BG: Je souris parce qu’il y a une autre catastrophe en cours à Los Angeles, qui n’est pas celle dont vous parlez.
DB: J’annonce ce qu’est Los Angeles. C’est-à-dire qu’attention, je suis persuadée, je vais te le dire, que c’est une entreprise de diversion dans laquelle Trump tente de faire oublier ses résultats catastrophiques sur divers plans, le fait qu’il n’a rien obtenu, Et le fait qu’il n’arrive même pas à avoir une politique de l’immigration contre les gangs, alors il attaque les travailleurs. C’est-à-dire qu’il a mis en prison quand même le responsable du syndicat des personnels de service de Los Angeles Et si tu veux, il n’arrive pas à attaquer. Il attaque les travailleurs. Il n’attaque pas les gangs. Les gangs sont déjà imbriqués dans leur système. Donc c’est tout ça qu’il faut voir.
BG: Je voudrais, pour fermer ce chapitre-là, bien dire, vous avez l’idée que… il faut prendre le large, et moi je rappelle, oui mais il y a des amarres à couper, je ne voulais pas dire autre chose. Prendre le large c’est bien, effectivement c’est votre idée. Mais les amarres à couper, elles ne sont pas inexistantes.
DB: Oui, mais elles se coupent en même temps. Alors là, c’est le choix du livre. C’est-à-dire que si tu veux, on est des marxistes et on pense que c’est en luttant qu’on a besoin de l’histoire. C’est-à-dire qu’on a besoin de la véritable histoire et de changer la vision du monde, géopolitique. À partir du moment où les types refusent la politique qui leur est imposée, ils sont appelés à ne plus croire aux histoires qu’on leur raconte sur leur propre vie. C’est un processus dialectique. Pour le moment nous en sommes à la perte des illusions mais sans perspective donc là, je pense que nous sommes dans une fenêtre. Et c’est très important. Parce que soit on termine comme aux États-Unis, totalement, avec une classe ouvrière tellement divisée, tellement éclatée, qu’il ne reste plus que le fascisme. Soit on arrive à unifier le combat.. Et à ce moment-là, on aura besoin de véritables alternatives. Et on aura besoin de s’unir tous pour arriver à imposer un autre chemin.

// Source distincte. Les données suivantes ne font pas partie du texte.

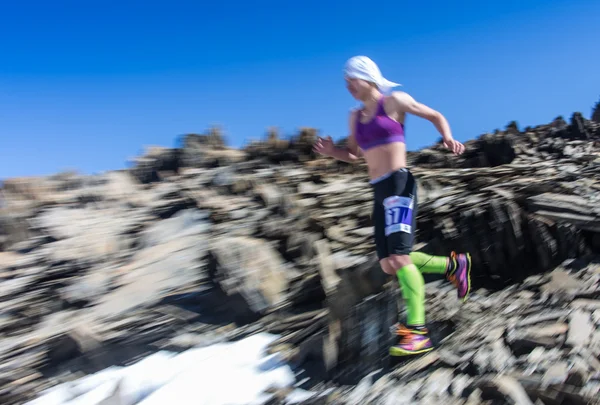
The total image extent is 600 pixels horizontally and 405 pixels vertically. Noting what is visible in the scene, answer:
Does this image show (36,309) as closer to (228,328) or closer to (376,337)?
(228,328)

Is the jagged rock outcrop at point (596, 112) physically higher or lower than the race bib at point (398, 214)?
higher

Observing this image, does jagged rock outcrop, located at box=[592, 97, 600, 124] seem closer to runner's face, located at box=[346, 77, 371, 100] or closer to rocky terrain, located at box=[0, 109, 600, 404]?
rocky terrain, located at box=[0, 109, 600, 404]

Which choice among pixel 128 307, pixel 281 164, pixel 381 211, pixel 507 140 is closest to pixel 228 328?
pixel 128 307

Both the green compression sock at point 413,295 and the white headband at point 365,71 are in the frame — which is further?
the white headband at point 365,71

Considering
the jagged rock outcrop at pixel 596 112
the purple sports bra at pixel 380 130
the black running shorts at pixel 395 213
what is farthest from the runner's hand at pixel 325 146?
the jagged rock outcrop at pixel 596 112

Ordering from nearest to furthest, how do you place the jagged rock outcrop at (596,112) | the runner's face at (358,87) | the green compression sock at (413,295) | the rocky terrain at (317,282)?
the rocky terrain at (317,282)
the green compression sock at (413,295)
the runner's face at (358,87)
the jagged rock outcrop at (596,112)

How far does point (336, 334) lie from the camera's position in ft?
11.7

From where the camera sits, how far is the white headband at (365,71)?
3545 mm

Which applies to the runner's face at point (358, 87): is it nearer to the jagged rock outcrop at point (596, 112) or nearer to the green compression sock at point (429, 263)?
the green compression sock at point (429, 263)

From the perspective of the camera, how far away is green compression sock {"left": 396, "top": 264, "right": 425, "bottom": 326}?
319 cm

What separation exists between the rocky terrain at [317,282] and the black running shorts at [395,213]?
1.78ft

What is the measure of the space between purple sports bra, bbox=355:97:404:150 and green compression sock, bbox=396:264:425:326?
1.00 meters

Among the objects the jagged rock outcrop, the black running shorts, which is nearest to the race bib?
the black running shorts

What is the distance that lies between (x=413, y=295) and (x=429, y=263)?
1.47 ft
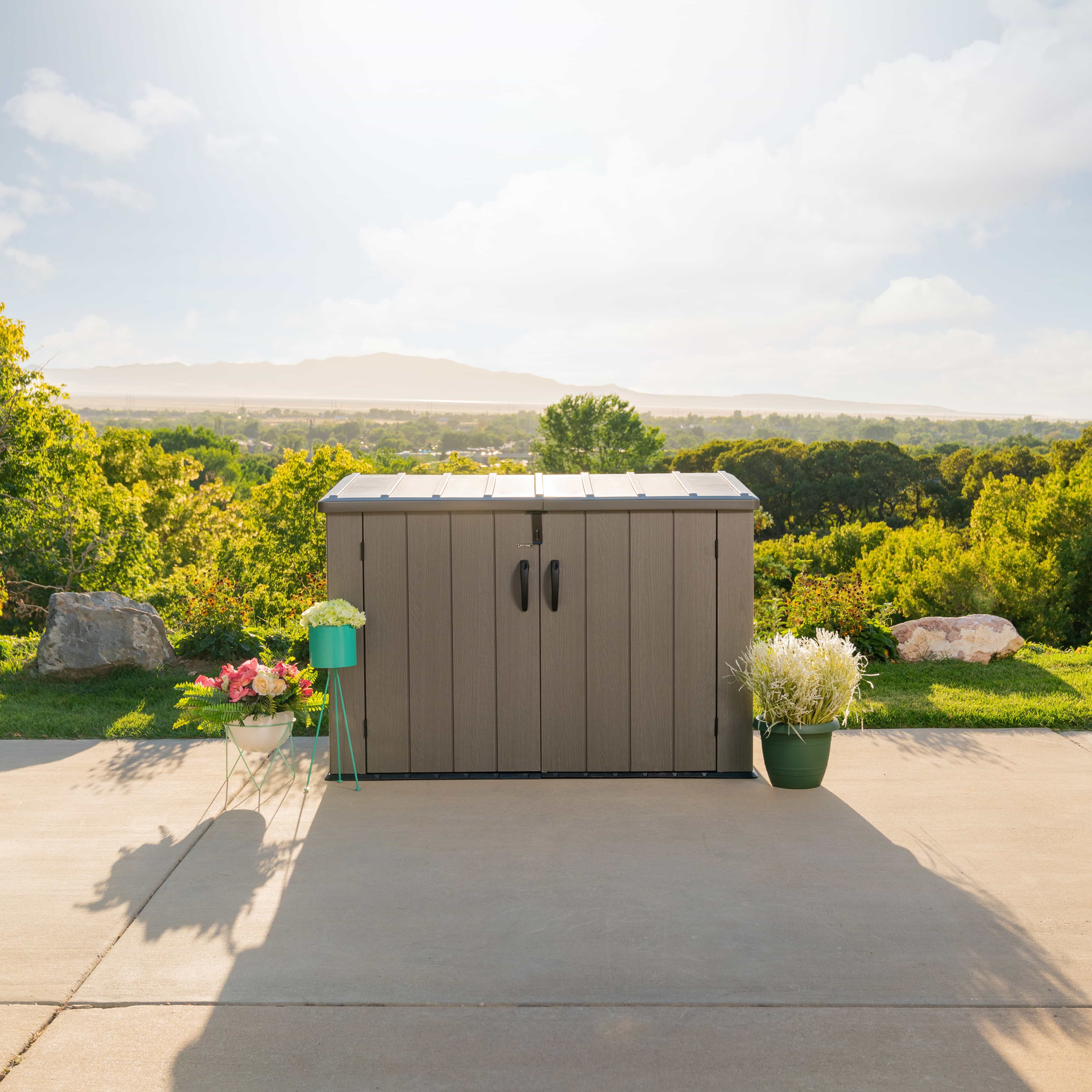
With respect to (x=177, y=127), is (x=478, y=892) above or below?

Parce que… La phase 1, alors je termine là-dessus, la phase 1, ça a été, ça date, moi quand j’étais à Cuba, Fidel Castro l’avait déjà annoncée en 1983, cette phase-là. La phase 1, c’est la mise en place de ce monde multipolaire, avec de nouveaux rapports sud-sud. La phase 2, celle dans laquelle on est, c’est un affrontement de classes à un niveau beaucoup plus élevé. Et dans cette phase 2, l’affrontement de classes est à la fois un affrontement sud-nord, mais aussi à l’intérieur du nord et partout contre nos propres capitalistes. Donc nous sommes dans la phase 2.

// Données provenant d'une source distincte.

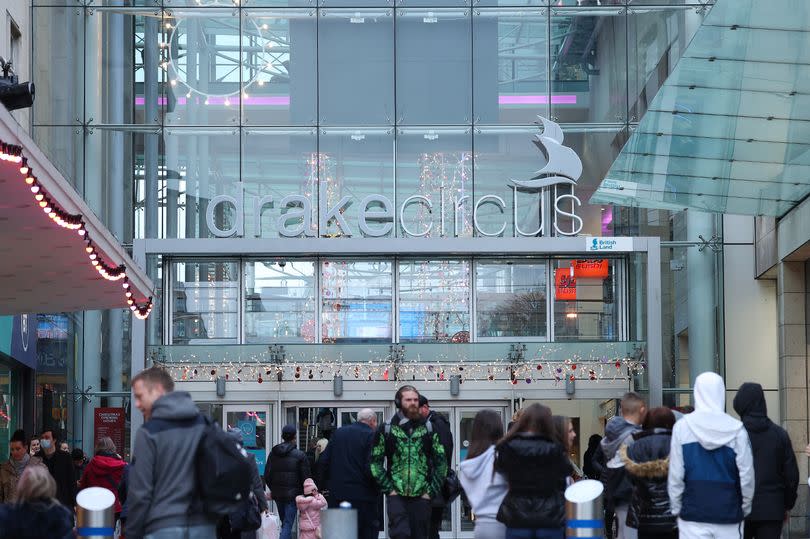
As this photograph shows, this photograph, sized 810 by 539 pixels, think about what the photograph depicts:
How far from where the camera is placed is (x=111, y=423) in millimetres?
25750

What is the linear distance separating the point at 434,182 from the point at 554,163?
2.08 m

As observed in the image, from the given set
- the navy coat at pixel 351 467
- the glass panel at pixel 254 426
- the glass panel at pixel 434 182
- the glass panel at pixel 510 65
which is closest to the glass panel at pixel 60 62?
the glass panel at pixel 434 182

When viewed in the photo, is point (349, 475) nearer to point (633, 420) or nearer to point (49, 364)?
point (633, 420)

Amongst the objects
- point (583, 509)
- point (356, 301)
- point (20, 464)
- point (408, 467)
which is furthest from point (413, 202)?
point (583, 509)

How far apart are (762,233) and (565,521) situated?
1629 cm

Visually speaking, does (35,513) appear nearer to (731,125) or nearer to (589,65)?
(731,125)

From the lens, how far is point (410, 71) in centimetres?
2711

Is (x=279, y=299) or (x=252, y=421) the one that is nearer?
(x=252, y=421)

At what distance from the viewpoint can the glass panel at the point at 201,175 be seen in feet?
86.1

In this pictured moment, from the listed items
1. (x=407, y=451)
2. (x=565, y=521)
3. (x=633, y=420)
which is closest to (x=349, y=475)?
(x=407, y=451)

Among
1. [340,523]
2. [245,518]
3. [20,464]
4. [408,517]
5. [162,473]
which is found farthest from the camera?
[20,464]

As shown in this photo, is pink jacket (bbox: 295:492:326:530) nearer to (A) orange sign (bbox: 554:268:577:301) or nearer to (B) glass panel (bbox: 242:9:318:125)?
(A) orange sign (bbox: 554:268:577:301)

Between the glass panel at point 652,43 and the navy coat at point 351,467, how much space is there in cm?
1350

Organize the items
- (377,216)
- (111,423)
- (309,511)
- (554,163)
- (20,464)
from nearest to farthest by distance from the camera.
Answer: (20,464), (309,511), (111,423), (377,216), (554,163)
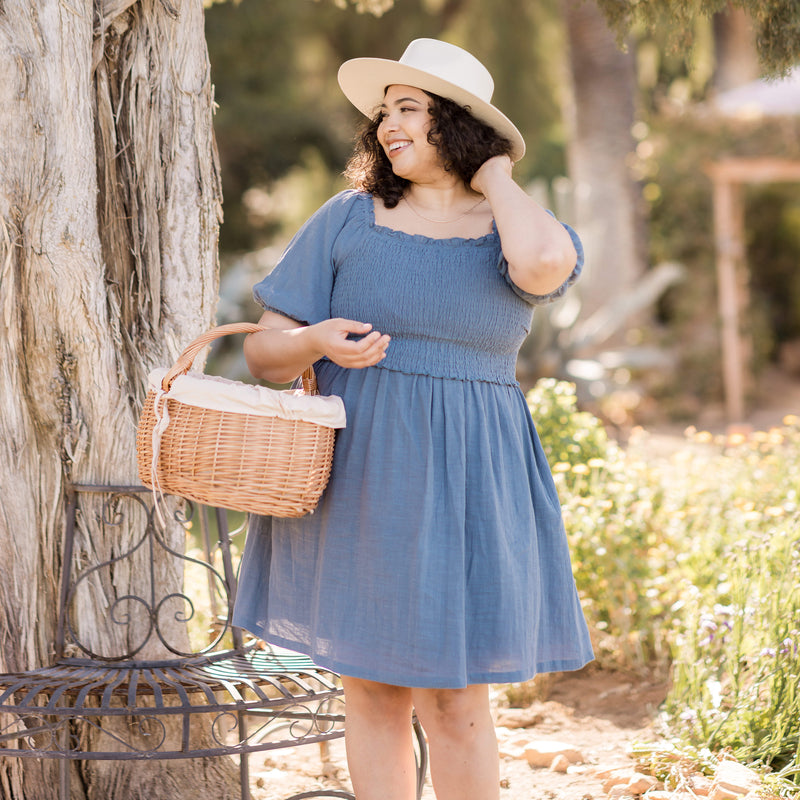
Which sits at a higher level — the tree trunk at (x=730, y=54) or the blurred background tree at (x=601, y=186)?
the tree trunk at (x=730, y=54)

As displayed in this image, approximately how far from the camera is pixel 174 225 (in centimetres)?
275

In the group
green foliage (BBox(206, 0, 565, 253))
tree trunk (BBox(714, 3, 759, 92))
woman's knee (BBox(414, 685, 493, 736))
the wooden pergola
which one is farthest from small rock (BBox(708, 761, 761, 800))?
tree trunk (BBox(714, 3, 759, 92))

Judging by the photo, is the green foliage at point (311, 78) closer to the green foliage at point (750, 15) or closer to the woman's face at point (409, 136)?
the green foliage at point (750, 15)

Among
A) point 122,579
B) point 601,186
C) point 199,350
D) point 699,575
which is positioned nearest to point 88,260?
point 199,350

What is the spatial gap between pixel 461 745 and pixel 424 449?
0.59m

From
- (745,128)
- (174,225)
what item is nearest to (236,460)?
(174,225)

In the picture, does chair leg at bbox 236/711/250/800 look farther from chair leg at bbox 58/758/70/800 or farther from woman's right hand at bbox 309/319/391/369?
woman's right hand at bbox 309/319/391/369

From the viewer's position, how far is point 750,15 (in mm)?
2955

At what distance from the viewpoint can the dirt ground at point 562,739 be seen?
2883 millimetres

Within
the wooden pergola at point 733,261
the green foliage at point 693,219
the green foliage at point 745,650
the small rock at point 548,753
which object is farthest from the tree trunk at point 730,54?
the small rock at point 548,753

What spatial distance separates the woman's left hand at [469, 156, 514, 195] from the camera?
2092 millimetres

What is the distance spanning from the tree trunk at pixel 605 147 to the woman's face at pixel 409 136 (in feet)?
26.8

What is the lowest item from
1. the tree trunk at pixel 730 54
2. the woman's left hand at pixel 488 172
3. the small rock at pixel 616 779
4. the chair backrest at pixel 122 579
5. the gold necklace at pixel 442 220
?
the small rock at pixel 616 779

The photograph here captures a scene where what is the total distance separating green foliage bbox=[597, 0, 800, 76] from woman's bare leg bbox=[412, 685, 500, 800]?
2.04m
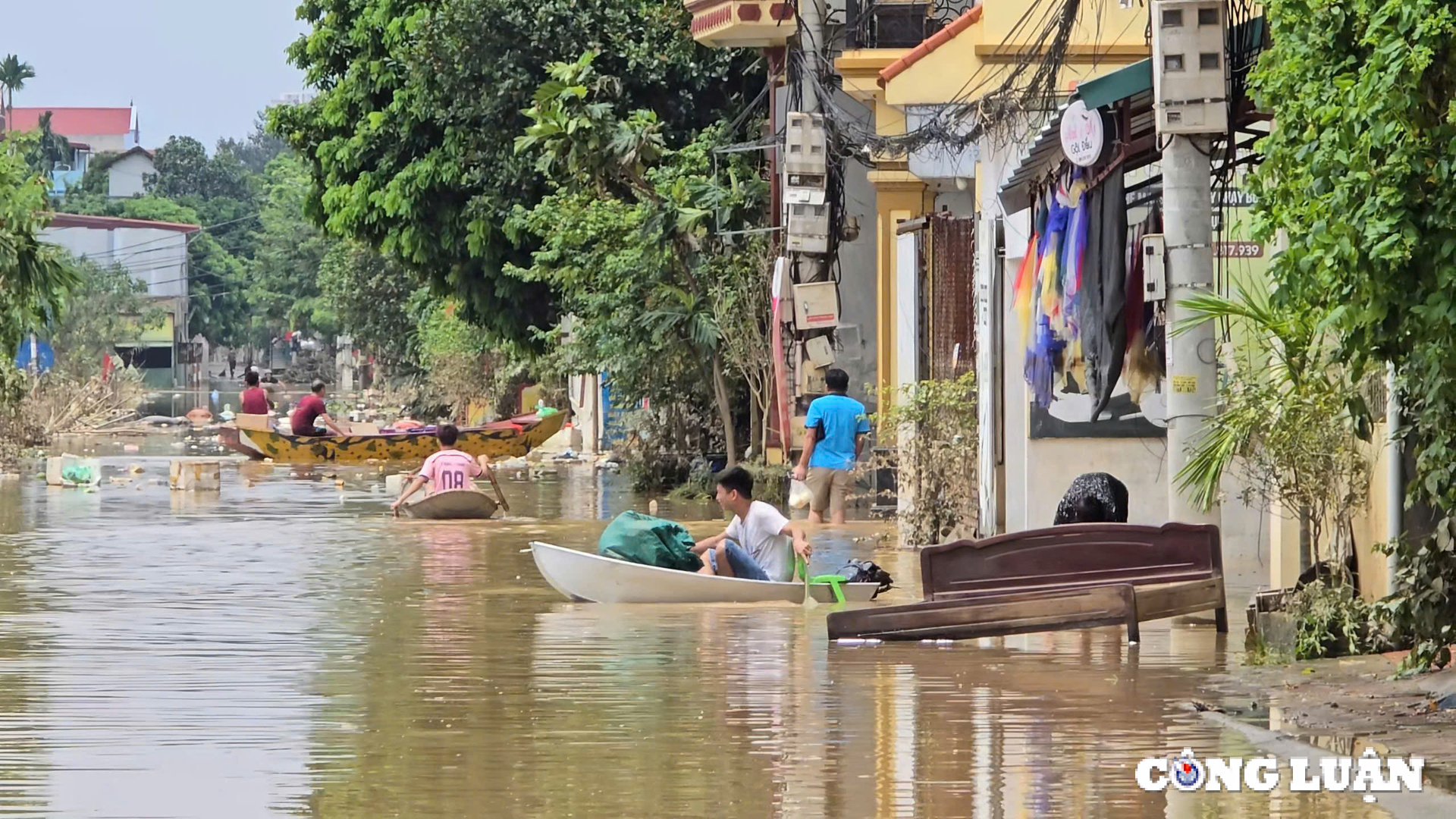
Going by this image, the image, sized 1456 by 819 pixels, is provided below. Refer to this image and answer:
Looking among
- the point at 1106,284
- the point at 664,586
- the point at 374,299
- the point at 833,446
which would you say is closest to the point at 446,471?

BG: Et nous sommes avec des gouvernements qui sont objectivement contre-révolutionnaires. Quand la politique de Macron consiste à dire « Je suis faible au niveau national et je reporte ça sur la Fédération européenne, je mets ma bombe atomique à la disposition de l’Europe qui n’en veut peut-être pas. », C’est la fuite, c’est-à-dire que dans la mesure où le cadre national n’obéit plus, ne répond pas, on va ailleurs, mais on va dans la contre-révolution.

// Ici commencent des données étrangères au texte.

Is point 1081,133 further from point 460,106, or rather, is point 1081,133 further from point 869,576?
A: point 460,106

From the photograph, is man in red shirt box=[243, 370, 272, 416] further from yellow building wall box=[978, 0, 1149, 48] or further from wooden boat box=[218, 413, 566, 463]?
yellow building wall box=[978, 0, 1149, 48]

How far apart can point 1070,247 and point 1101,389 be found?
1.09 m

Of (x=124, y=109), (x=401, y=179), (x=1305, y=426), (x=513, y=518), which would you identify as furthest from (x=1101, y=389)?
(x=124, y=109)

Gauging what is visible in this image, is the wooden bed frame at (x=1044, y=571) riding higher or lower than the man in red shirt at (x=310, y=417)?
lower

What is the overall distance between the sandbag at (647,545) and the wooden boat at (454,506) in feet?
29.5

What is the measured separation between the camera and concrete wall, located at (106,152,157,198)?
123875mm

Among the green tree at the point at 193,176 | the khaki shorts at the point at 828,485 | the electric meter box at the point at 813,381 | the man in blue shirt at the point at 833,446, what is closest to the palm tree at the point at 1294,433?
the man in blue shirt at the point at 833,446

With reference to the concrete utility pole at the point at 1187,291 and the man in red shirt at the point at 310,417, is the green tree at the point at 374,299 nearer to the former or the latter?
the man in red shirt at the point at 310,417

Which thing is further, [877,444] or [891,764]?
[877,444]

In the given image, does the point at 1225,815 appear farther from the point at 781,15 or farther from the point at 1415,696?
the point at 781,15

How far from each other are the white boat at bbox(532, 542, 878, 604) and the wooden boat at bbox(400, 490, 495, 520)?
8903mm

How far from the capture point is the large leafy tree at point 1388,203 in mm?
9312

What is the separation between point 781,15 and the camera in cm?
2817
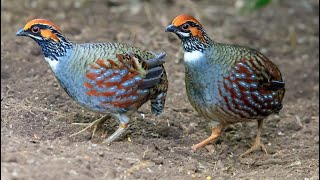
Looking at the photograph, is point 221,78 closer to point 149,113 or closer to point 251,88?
point 251,88

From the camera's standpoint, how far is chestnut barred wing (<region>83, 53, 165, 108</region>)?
6.57 m

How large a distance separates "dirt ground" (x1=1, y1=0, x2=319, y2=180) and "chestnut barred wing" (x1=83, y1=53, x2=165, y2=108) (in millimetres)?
449

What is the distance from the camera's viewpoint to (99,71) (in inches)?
259

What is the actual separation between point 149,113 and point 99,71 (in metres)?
1.53

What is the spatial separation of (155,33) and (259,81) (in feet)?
Result: 11.5

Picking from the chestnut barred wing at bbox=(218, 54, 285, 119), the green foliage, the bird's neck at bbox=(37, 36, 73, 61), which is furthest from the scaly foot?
the green foliage

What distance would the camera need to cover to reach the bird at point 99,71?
6.58 meters

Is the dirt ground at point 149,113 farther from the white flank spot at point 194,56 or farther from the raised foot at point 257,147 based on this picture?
the white flank spot at point 194,56

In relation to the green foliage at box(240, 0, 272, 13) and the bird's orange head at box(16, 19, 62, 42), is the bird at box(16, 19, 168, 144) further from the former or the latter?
the green foliage at box(240, 0, 272, 13)

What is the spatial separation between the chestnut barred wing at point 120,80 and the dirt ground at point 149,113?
45 cm

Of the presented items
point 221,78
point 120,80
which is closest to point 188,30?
point 221,78

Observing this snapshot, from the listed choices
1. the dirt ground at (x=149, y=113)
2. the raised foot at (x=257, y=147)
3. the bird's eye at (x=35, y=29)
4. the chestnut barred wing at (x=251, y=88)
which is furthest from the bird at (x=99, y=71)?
the raised foot at (x=257, y=147)

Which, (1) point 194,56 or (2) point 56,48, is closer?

DB: C’est une catastrophe. Je te donne un exemple celui des guerres… les Chinois et tout le monde nous regardent comme des fous. Quand tu as comme logique… L’art et la manière occidentale de provoquer des guerres militairement, sans penser le moins du monde à l’issue politique que l’on cherche, c’est de la folie. Et pourtant, c’est ça ce qu’ils font. Là, par exemple, ils sont en train de se lancer dans une guerre contre l’Iran et ils partent en aveugle simplement pour tenter de retenir les USA comme principal acteur… Ils envoient des guerres par procuration. Après l’Ukraine, qui était une guerre par procuration, on a travaillé ce peuple pour diviser le continent européen. Ce que nous dit la Chine aussi, très clairement, c’est tant que vous lutterez, vous serez un continent européen divisé et se battant l’un contre l’autre, vous n’avancerez pas et vous serez dominés. Comme elle dit d’ailleurs à l’Inde, elle lui dit tant que vous resterez soumis aux Anglais et que vous ne cesserez de transiger, vous n’avancerez pas. Xi Jinping a dit clairement à l’Inde, le facteur humain, vous ne le voyez pas. Or, ce facteur humain, il faut que vous vous débarrassiez des Anglais et de votre soumission. Eh bien, nous, c’est pareil. Nous sommes divisés. Nous avons un continent qui a été éternellement divisé. Le nazisme, ça consistait justement à aller… vers une partie du continent et de l’attaquer. Et tant que nous en serons à cette division, comme les États-Unis sont actuellement dans une division, tant que nous en serons à cette division, nous ne pourrons pas nous en sortir et régler les problèmes très importants que nous avons devant nous, les problèmes climatiques, environnementaux, les problèmes de tout ce que nous avons. Ça suppose que nous dépassions notre subordination. Voilà. Et notre division multiple, notre art de nous diviser et de nous battre entre nous, au lieu de construire ensemble, comme il le propose, une communauté de destin. En respectant nos souverainetés et nos différences.
BG: C’est bien que tu le rappelles parce que la Chine à aucun moment ne regarde le régime politique. Elle dit je passe des accords, on fait des choses ensemble.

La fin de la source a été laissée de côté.